Some other lit-geeks and I were having this conversation outside of the library after an exam today. My two favorites are as follows:
Cymbeline, 2.3 - Cloten has hired musicians to play at Imogen’s door in hopes of getting to speak to her and seduce her, making an unintentional double-entendre when instructing a musician.
Titus Andronicus, 4.2 - Tamora, empress of Rome, gives birth to a black baby, which everyone knows won’t please the emperor. Her angry sons, Chiron and Demetrius, find her Moorish boyfriend, Aaron.
I think my favorite clean(ish) jokes are during the play-within-a-play in A Midsummer Night’s Dream. Shakespeare indulges in a little Elizabethan MST3K and has a few characters taking shots at the actors as they watch. And the Philostrate’s comments about the show before it’s performed… hehe
Only somewhat dirty, but I think my favorite Shakespearean joke is the Belgium, Netherlands bit from the end of the Geography of Nell, in The Comedy of Errors. It doesn’t stand too well out of context, though.
Hamlet (to Ophelia) “Lady, shall I lie in your lap?”
Ophelia: “No, my lord.”
Hamlet: “I mean my head upon your lap?”
Ophelia: “Ay, my lord.”
Hamlet: “Do you think I meant country matters?”

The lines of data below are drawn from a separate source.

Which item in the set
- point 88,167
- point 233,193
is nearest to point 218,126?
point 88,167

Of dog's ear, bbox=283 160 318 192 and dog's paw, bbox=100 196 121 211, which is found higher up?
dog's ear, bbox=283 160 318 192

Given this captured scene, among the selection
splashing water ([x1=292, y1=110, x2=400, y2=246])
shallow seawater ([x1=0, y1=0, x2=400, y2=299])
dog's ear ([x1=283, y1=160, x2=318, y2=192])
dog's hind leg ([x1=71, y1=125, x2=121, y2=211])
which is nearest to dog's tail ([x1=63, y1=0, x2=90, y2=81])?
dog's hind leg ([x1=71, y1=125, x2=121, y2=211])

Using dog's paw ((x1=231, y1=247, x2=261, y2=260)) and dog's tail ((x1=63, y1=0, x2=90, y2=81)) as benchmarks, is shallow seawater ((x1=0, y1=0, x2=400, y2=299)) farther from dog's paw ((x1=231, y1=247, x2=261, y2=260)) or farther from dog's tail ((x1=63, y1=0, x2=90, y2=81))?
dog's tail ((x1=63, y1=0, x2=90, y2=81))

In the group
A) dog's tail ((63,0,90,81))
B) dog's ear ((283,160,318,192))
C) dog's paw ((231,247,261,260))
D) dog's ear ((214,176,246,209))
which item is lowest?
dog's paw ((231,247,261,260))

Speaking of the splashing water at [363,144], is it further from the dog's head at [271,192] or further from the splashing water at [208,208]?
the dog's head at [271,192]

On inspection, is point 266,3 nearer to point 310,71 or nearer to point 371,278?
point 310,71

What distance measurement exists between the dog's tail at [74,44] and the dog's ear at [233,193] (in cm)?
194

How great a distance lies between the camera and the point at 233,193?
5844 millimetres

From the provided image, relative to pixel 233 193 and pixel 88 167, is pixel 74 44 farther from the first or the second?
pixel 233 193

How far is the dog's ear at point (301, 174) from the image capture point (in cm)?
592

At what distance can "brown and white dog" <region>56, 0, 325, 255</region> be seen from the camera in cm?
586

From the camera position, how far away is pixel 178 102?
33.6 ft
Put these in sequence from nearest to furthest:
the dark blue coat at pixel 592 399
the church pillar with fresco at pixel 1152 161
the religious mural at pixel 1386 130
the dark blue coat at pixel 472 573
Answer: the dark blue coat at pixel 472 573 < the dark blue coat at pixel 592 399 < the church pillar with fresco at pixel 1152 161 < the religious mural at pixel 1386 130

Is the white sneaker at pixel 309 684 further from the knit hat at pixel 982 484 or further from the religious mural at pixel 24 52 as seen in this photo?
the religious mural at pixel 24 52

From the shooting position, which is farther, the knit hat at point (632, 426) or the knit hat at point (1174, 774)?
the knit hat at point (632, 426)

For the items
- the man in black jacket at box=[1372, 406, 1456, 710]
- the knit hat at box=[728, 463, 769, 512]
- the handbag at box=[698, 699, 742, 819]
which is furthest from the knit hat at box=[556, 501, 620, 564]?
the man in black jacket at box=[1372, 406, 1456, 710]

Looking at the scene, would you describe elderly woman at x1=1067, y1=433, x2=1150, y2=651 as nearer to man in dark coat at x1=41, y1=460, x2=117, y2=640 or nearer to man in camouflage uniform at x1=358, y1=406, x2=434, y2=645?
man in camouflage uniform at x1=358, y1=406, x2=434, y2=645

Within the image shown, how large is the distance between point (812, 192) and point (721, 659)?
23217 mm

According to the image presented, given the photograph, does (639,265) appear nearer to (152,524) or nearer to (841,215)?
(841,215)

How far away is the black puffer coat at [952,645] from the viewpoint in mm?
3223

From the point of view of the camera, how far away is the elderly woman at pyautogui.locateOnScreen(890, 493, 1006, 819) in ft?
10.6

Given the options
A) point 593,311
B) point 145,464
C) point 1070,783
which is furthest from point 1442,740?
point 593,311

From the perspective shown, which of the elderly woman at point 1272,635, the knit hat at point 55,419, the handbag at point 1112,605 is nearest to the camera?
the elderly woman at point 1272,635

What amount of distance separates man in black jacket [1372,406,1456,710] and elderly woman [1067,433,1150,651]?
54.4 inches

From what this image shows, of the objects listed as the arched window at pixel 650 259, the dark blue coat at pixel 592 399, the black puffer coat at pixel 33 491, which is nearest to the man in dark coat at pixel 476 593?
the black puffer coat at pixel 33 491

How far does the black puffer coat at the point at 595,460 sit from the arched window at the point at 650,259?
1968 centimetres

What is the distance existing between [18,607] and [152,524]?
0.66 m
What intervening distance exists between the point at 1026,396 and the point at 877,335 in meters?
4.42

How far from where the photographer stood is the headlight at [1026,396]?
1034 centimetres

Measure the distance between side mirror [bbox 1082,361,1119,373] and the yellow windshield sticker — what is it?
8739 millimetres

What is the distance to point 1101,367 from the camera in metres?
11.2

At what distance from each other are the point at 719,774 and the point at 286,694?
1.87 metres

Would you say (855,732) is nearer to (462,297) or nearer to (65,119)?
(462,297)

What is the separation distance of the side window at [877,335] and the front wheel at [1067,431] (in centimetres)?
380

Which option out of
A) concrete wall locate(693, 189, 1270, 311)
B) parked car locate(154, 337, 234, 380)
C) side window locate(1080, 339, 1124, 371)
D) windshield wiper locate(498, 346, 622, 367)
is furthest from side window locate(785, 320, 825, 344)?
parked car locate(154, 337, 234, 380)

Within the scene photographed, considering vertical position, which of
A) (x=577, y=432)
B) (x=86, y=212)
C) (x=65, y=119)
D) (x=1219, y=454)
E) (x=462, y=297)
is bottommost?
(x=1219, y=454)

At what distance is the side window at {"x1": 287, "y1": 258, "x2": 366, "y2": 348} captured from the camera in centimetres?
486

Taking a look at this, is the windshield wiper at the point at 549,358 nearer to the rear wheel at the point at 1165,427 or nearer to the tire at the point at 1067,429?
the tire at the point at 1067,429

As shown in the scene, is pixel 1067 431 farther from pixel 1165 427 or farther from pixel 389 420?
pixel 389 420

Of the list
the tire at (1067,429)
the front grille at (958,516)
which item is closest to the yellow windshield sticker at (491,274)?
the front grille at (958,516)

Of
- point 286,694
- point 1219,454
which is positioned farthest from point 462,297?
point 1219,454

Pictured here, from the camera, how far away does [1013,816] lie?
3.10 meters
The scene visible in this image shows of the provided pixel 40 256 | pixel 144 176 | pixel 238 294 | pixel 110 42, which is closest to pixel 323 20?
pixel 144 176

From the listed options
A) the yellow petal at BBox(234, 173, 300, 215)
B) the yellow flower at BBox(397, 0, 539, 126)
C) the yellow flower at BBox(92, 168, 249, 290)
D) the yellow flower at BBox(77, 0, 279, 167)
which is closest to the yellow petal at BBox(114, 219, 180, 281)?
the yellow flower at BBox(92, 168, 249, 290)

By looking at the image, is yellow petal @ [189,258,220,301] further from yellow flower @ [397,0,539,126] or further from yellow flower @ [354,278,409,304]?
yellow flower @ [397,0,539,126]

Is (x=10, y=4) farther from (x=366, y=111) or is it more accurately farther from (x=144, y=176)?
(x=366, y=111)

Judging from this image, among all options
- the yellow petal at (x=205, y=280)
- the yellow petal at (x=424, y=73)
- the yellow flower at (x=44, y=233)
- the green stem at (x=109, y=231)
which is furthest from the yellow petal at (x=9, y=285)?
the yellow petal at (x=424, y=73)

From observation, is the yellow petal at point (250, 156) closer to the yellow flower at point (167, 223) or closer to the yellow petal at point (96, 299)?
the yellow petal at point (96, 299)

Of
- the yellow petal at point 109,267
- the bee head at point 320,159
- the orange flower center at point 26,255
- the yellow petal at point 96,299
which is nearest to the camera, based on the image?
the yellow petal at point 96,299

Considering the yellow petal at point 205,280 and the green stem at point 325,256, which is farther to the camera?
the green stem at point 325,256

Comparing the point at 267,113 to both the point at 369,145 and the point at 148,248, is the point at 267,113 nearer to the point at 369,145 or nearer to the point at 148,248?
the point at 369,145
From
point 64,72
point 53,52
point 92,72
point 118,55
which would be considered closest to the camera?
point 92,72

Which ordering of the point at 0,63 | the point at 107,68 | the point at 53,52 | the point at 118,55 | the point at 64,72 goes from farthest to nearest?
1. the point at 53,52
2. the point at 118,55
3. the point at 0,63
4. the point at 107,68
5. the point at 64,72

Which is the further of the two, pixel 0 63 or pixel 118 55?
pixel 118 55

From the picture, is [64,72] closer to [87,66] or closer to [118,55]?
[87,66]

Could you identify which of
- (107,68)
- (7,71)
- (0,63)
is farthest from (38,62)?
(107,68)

Ophelia: “I think nothing, my lord.”
Hamlet: “That’s a fair thought to lie between maids’ legs.”
Ophelia: “What is, my lord?”
Hamlet: “No thing.”
I especially like the use of “country.” Great pun, but not as obvious now as it was in Shakespeare’s time.
Malvolio:By my life, this is my lady’s hand, these be her very C’s, her U’s, and her T’s…
Sir Andrew:Her C’s, her U’s, her T’s: why that?
-Twelfth Night
In Much Ado About Nothing, Benedick tells Beatrice, “I will live in thy heart; die in thy lap; and be buried in thine eyes.” Which doesn’t sound dirty, unless you know that “die” was slang for orgasm.